Consignes —
(a) Veuillez restituer à l'identique le passage de l'extrait sur les chrétiens sous l'Empire romain compris entre « Il est vrai » et « tous les autres[31]. », bornes incluses.
(b) D'après l'extrait, sous le principat de quel empereur place-t-on l'histoire du martyre de Polycarpe ?

--- Extrait ---

Dans cette histoire médiocrement édifiante, les choses se sont-elles bien passées comme on nous le dit ? Je ne sais, et, pour nous éclairer, nous aurions besoin d’entendre l’avocat du mari, et d’avoir d’autres informations encore. Mais, puisque tout contrôle nous manque, prenons les faits comme on nous les donne. Voilà certes une législation odieuse et d’odieuses exécutions. Mais la gestion qui nous est posée n’est pas de savoir ce que valaient les gouvernements de l’empire romain et leur justice ; la question est si un tel état de choses était de nature à empêcher le développement du christianisme. Il s’en faut de tout évidemment. De ces trois victimes, il a’y en a pas une que l’autorité soit allée chercher ; ce sont elles qui sont venues se jeter sous la main de l’autorité : Ptolémée en séparant une femme de son mari ; Lucius, et le troisième aussi sans doute, en offensant un magistrat dans l’exercice de ses fonctions. On leur demande : Es-tu chrétien ? comme qui dirait : Es-tu de l’internationale ? Dès qu’ils répondent : Oui, ils violent la loi. Quelle loi ? Était-ce celle qui interdisait les associations ou hétéries[30] ? Était-ce la loi contre l’impiété, appliquée par Domitien ? Quant à la peine, c’était tout de suite la mort, dès qu’il s’agissait d’un crime politique. Il y a encore la femme ; son mari la dénonce bien comme chrétienne (pour se venger du divorce), mais on ne donne pas de suite à la dénonciation. Le reste des chrétiens, probablement déjà très nombreux dans Rome, n’est nullement inquiété. Et on a vu que ce Lucius même dit ail préfet qu’en condamnant Ptolémée, il n’agit pas selon l’esprit de l’empereur.

Il est vrai que Justin dit expressément dans l’Apologie (n° 45), que la peine de mort a été prononcée contre quiconque fait reconnaître ou simplement reconnaît lui-même le nom du Christ ; mais l’existence seule de l’Apologie suffit pour nous empêcher de prendre à la lettre cette assertion, puisqu’au moment même où il parle ainsi, il adresse publiquement à l’empereur, en y mettant son nom, et dans la forme la plus solennelle, la profession de foi la plus explicite et la plus hardie. Aussi, à la suite de la phrase même que je citais tout à l’heure, Justin ajoute immédiatement : Et néanmoins, tous tant que nous sommes, partout nous le recevons et le faisons reconnaître. La loi restait suspendue sur la tête des chrétiens pour frapper ceux qui gênaient ou qui déplaisaient, mais elle ignorait volontairement tous les autres[31].

On place sous le principat d’Antonin l’histoire d’un prétendu martyre de Polycarpe. Ce n’est encore qu’un roman, dont il n’y a pas à tenir compte[32].

--- Bloc de données ---

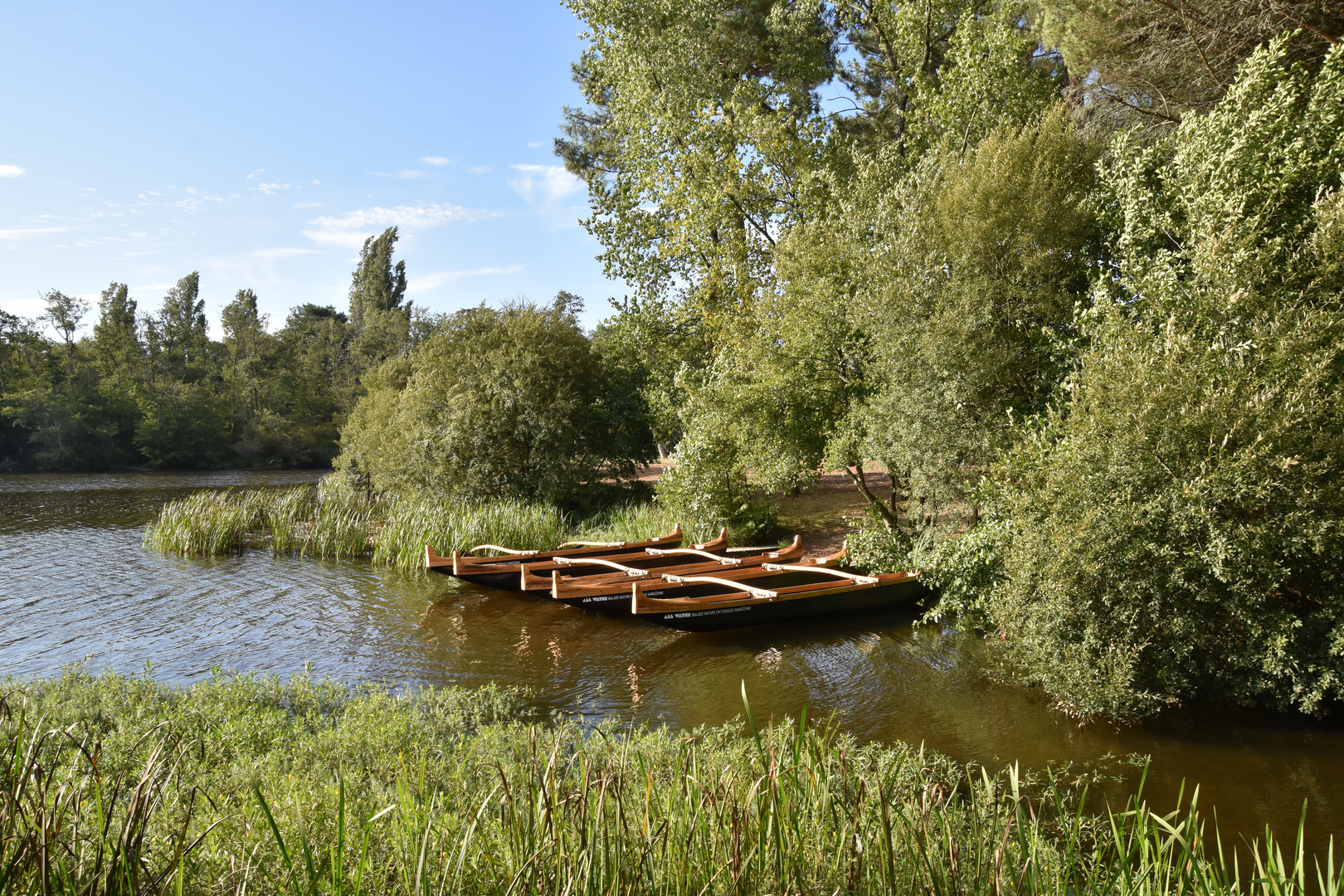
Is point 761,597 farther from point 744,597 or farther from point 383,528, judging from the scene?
point 383,528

---

Réponses par tâche —
(a)
Il est vrai que Justin dit expressément dans l’Apologie (n° 45), que la peine de mort a été prononcée contre quiconque fait reconnaître ou simplement reconnaît lui-même le nom du Christ ; mais l’existence seule de l’Apologie suffit pour nous empêcher de prendre à la lettre cette assertion, puisqu’au moment même où il parle ainsi, il adresse publiquement à l’empereur, en y mettant son nom, et dans la forme la plus solennelle, la profession de foi la plus explicite et la plus hardie. Aussi, à la suite de la phrase même que je citais tout à l’heure, Justin ajoute immédiatement : Et néanmoins, tous tant que nous sommes, partout nous le recevons et le faisons reconnaître. La loi restait suspendue sur la tête des chrétiens pour frapper ceux qui gênaient ou qui déplaisaient, mais elle ignorait volontairement tous les autres[31].

(b) Sous le principat d'Antonin.